• **Exercise requirements**: Reproduce verbatim the lines of the records below, from the line containing "In this view, in" through the line containing "15000 millimetres", including both of those lines.
START Records for the task
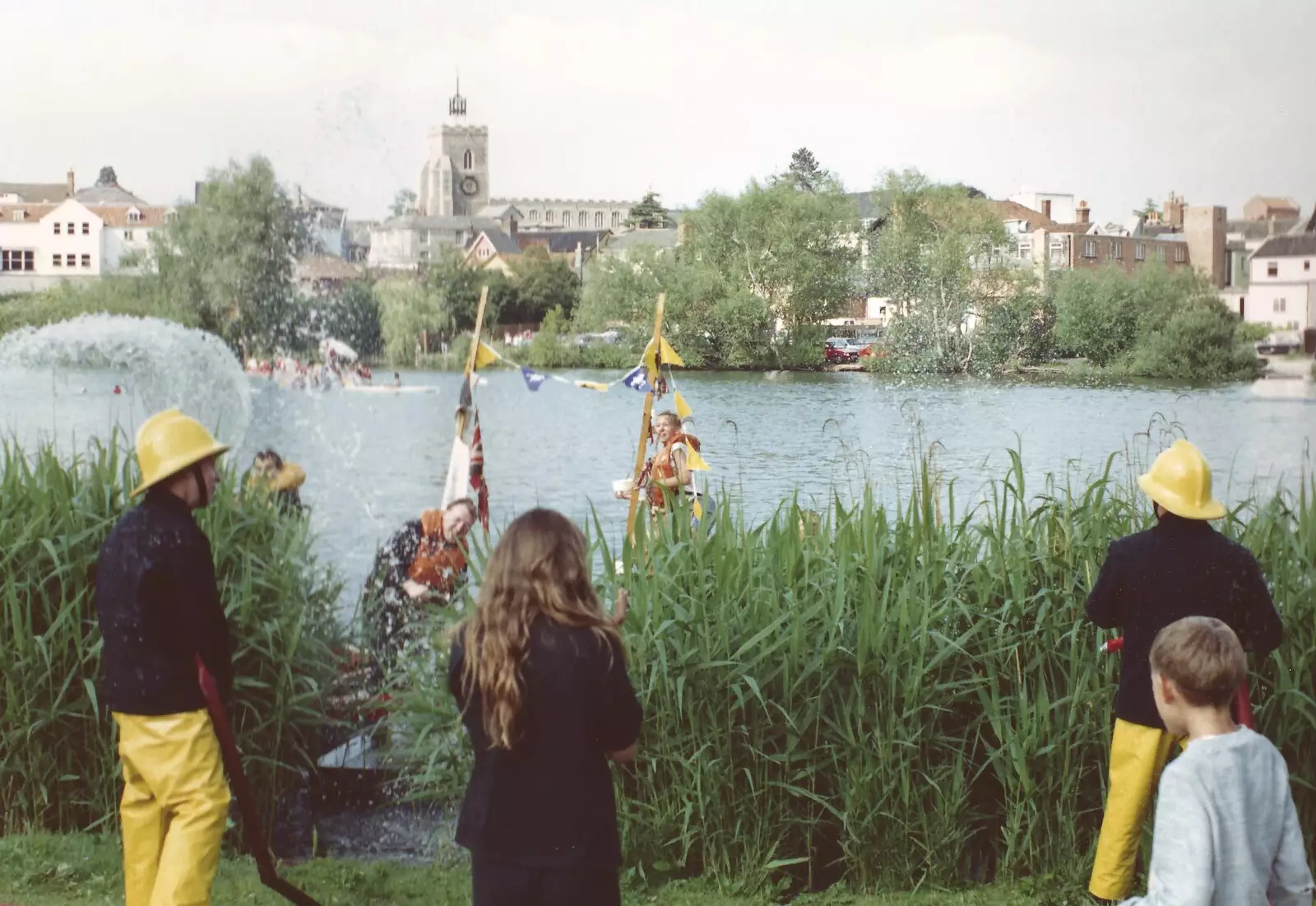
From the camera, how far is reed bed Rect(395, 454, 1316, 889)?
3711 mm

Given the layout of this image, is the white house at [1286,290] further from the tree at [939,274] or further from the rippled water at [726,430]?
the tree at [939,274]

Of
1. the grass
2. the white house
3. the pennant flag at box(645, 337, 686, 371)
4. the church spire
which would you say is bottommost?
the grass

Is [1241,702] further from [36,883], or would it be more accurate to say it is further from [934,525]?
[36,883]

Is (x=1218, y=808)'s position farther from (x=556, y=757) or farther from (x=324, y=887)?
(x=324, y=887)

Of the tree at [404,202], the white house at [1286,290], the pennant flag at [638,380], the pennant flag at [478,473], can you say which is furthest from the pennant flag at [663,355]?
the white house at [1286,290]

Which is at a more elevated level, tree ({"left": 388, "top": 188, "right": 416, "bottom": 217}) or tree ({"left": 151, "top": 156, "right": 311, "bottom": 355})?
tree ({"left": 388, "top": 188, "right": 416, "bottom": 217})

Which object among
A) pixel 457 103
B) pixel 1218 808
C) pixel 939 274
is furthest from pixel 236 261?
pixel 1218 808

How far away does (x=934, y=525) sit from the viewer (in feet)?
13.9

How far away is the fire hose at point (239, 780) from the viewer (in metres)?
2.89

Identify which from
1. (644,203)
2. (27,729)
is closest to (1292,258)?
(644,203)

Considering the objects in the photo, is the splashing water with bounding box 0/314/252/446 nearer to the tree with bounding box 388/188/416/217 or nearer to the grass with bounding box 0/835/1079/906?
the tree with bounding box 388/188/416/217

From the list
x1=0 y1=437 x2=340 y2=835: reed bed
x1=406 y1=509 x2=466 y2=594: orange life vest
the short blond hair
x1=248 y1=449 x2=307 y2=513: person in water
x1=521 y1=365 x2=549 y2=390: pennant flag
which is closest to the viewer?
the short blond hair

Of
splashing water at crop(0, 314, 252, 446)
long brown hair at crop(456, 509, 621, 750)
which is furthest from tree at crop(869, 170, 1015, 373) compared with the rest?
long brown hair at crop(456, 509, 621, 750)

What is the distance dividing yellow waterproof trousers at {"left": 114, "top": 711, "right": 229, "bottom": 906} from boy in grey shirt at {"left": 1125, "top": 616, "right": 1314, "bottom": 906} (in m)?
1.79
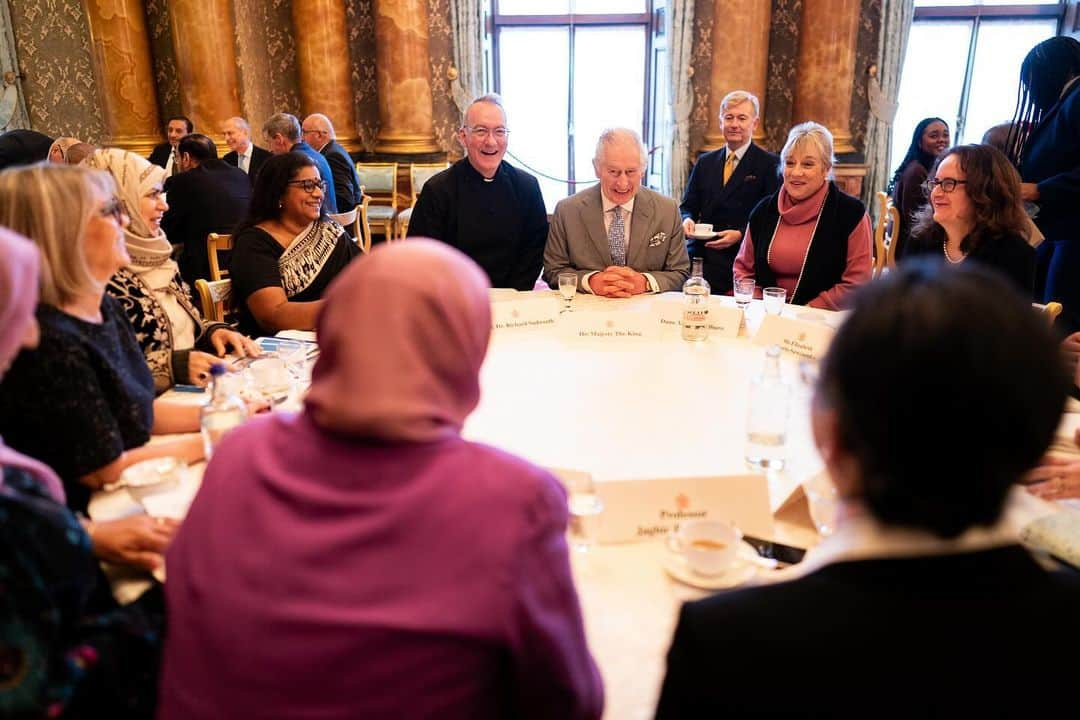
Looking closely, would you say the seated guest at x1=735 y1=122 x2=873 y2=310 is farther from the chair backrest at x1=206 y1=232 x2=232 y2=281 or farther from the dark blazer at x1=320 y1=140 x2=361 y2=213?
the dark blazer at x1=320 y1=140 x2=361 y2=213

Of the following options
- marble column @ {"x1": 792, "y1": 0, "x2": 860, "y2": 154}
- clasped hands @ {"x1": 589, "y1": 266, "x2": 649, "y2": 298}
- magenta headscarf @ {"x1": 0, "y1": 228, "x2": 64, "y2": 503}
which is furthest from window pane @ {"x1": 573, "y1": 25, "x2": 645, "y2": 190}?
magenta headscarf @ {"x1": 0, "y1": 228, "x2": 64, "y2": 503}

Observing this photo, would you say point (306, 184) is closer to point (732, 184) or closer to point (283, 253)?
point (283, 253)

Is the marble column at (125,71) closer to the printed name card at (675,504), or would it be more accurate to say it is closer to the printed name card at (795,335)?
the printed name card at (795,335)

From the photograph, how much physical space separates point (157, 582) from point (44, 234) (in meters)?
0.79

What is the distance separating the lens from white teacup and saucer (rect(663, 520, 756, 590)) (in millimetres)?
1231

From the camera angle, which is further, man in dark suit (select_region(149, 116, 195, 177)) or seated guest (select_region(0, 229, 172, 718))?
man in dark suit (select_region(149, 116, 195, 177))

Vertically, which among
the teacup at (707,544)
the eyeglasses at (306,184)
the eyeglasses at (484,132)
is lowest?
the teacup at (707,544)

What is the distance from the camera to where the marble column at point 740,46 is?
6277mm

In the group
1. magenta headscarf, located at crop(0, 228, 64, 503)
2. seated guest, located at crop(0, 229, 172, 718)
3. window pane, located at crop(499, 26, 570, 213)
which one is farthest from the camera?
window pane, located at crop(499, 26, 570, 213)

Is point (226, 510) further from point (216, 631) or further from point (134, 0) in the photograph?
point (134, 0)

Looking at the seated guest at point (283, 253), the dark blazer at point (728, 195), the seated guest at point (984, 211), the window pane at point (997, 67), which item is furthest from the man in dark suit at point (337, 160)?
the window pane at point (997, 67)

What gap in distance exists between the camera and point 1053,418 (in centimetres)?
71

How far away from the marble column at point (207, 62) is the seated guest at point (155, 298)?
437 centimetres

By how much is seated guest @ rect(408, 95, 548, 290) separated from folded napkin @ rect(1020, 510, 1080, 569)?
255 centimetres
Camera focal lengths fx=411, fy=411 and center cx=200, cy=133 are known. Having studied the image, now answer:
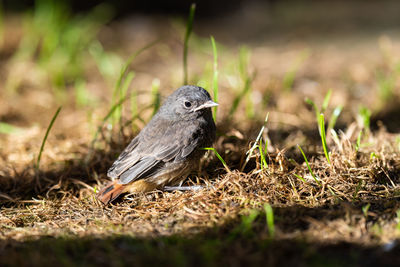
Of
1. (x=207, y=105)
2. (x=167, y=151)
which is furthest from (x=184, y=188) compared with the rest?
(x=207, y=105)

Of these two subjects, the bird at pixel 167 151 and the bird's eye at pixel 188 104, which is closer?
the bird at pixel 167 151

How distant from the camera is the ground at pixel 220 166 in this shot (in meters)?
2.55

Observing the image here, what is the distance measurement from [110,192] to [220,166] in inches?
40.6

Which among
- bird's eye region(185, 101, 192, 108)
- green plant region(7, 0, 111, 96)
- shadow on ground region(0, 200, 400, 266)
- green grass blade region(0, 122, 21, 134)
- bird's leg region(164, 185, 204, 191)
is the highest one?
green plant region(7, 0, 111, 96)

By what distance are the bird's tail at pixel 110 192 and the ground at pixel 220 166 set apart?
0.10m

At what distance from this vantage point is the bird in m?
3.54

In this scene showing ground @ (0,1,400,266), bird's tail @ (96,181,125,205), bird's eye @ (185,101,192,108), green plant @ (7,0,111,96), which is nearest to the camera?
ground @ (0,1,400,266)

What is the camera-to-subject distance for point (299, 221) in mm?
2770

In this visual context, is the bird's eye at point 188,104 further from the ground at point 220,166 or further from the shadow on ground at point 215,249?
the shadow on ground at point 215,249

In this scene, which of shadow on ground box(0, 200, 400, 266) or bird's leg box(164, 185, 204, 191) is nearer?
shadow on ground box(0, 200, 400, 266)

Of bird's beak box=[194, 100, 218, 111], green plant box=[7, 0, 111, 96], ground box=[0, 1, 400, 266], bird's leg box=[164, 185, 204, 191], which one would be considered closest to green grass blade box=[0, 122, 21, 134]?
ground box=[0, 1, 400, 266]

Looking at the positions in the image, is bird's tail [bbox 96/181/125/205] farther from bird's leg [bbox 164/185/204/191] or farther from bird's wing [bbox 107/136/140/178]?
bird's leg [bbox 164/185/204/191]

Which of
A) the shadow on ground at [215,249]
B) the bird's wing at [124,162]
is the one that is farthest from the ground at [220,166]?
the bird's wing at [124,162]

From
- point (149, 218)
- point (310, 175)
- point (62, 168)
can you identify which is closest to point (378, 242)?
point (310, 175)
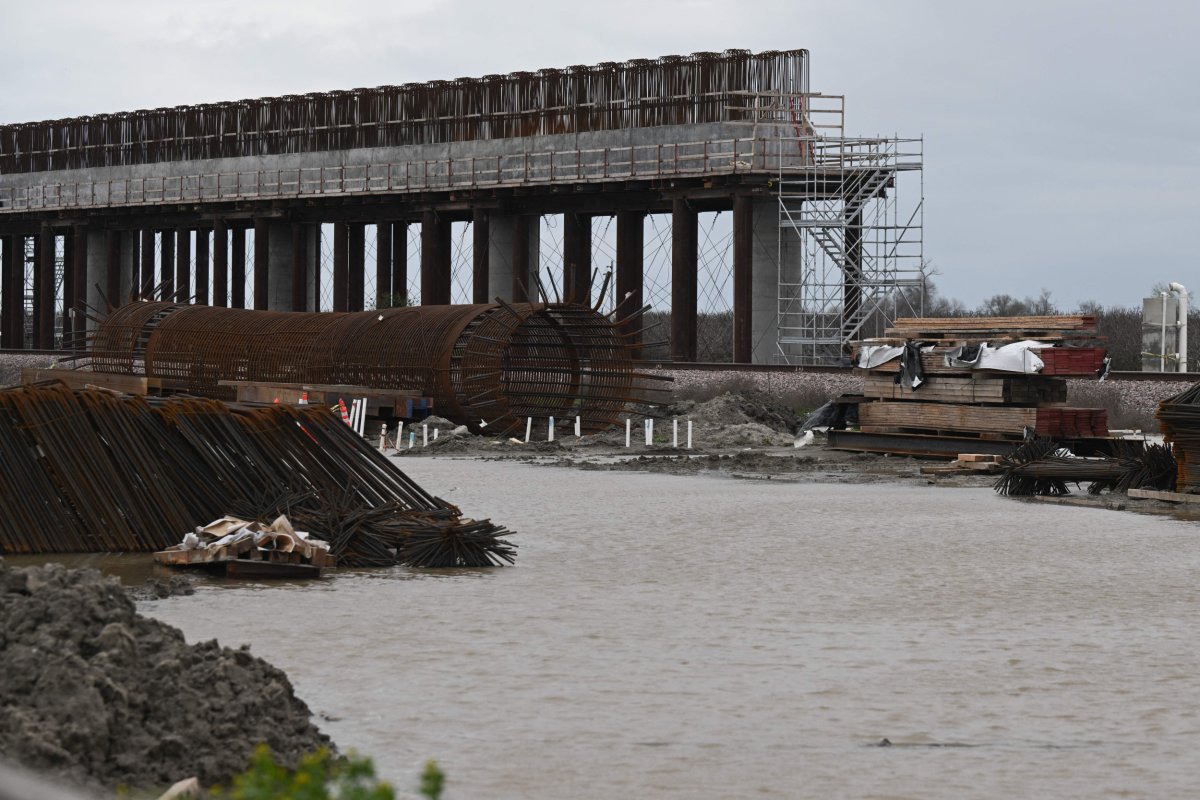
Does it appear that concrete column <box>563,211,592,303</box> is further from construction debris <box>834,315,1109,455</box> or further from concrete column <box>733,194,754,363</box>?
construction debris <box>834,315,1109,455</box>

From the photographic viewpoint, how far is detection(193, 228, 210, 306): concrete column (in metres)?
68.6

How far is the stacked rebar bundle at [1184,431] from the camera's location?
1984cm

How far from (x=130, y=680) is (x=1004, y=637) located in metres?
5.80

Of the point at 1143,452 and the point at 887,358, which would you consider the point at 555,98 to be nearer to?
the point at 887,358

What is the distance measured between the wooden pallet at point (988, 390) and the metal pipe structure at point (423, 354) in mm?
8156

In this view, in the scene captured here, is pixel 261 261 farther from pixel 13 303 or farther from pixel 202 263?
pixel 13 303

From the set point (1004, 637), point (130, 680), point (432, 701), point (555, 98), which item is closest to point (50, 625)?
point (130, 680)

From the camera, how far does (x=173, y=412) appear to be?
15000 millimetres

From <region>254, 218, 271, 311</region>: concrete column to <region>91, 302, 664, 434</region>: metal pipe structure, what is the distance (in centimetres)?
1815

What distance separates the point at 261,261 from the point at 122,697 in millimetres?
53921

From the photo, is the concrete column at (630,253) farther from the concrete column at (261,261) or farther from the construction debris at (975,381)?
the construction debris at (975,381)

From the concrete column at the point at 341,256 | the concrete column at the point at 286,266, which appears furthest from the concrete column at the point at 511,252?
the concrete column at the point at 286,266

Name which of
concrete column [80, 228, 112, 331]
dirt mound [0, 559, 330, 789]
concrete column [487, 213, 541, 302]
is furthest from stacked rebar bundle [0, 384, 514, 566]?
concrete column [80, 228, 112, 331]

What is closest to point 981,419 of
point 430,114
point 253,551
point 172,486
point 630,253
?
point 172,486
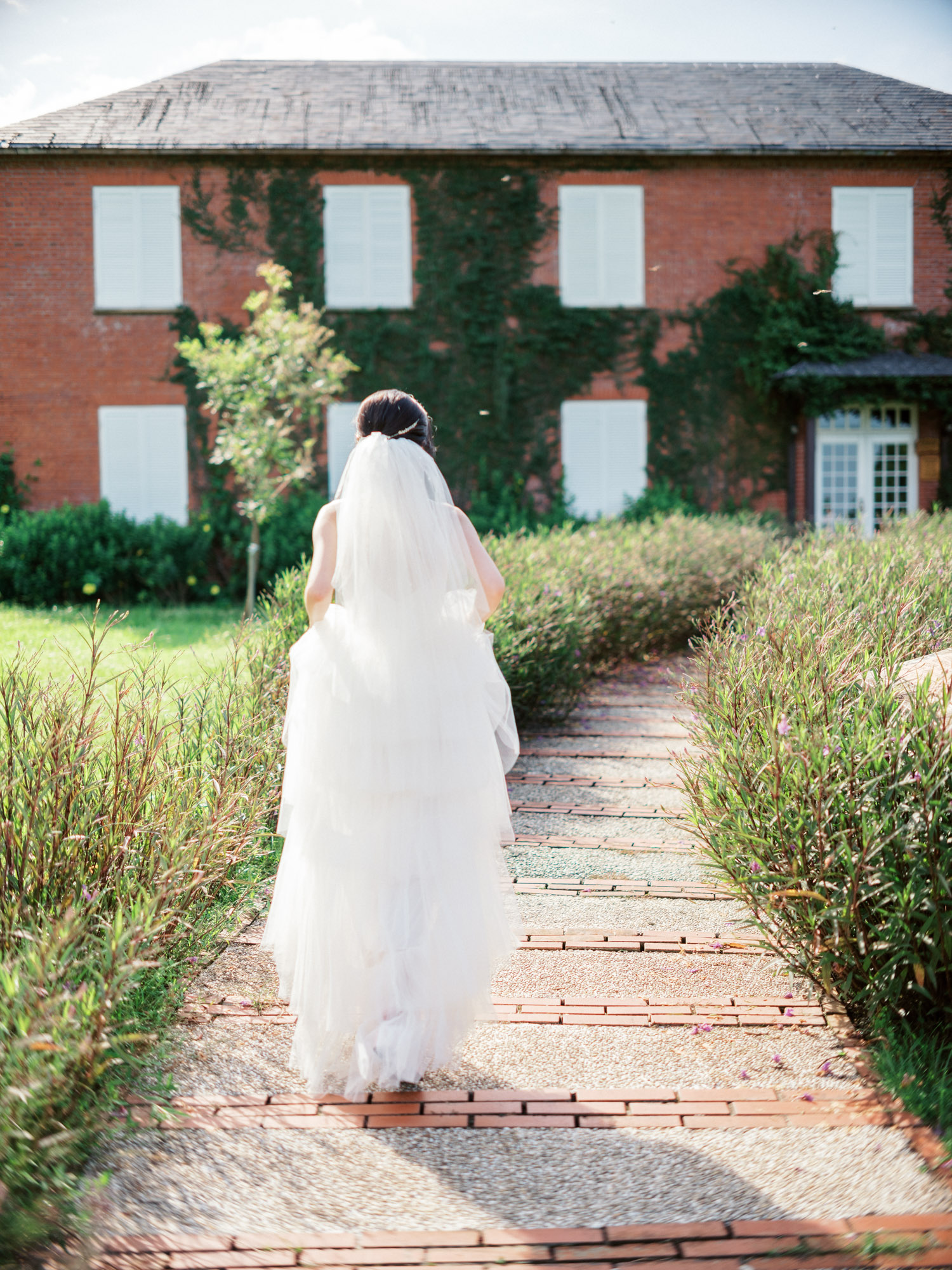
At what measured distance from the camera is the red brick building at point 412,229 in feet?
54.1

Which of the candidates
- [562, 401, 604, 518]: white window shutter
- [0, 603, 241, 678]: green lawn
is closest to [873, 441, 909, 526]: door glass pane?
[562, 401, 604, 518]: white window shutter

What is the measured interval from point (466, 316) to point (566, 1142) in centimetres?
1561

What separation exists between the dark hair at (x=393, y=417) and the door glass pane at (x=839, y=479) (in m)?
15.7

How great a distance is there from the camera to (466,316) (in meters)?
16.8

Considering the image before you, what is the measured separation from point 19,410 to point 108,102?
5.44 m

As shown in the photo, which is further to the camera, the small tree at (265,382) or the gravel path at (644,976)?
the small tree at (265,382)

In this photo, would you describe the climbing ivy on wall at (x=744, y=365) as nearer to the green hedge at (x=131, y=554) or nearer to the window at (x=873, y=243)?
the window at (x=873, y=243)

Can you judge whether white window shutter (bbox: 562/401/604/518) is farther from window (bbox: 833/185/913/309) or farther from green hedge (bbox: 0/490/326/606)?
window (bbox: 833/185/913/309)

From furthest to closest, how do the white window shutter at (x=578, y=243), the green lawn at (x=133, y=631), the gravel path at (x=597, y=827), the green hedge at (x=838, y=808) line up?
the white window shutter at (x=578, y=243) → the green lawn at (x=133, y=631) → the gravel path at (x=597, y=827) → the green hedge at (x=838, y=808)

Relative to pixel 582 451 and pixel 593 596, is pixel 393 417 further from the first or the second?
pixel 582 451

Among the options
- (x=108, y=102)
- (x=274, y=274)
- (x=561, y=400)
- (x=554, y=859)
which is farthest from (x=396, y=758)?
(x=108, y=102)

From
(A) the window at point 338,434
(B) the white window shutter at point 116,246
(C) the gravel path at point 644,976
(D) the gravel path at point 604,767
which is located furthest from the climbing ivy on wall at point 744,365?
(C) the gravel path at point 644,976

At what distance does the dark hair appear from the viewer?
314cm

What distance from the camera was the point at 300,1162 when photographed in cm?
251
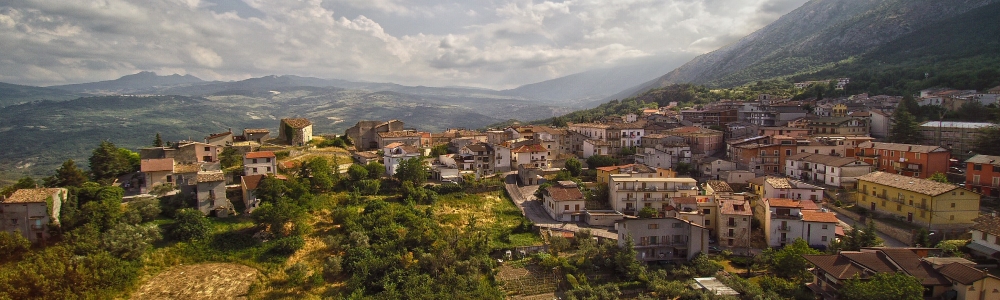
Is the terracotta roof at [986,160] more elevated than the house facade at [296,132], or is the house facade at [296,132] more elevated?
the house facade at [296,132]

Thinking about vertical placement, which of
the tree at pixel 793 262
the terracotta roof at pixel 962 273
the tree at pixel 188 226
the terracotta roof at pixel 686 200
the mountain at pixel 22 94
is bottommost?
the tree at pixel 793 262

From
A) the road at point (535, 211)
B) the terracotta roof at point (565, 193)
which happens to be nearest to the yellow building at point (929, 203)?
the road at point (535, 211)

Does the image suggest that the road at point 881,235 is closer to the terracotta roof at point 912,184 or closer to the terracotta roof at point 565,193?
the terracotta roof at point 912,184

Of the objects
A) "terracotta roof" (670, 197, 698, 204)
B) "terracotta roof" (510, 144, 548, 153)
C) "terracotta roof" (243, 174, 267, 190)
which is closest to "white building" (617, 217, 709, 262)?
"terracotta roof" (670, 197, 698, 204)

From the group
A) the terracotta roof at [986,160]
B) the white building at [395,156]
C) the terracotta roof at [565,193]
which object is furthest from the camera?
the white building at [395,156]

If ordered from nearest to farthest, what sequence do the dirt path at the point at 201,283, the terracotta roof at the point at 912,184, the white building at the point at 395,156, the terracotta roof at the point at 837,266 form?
END Records for the task
• **Solution to this task**:
In this view, in the scene captured here, is pixel 261 261 farther from pixel 13 303 or farther from pixel 202 263?
pixel 13 303

From the set point (1004, 637), point (130, 680), point (432, 701), point (555, 98), which item is closest to point (50, 625)?
point (130, 680)

From the camera, how far does (x=173, y=412) appear to be?
15000 millimetres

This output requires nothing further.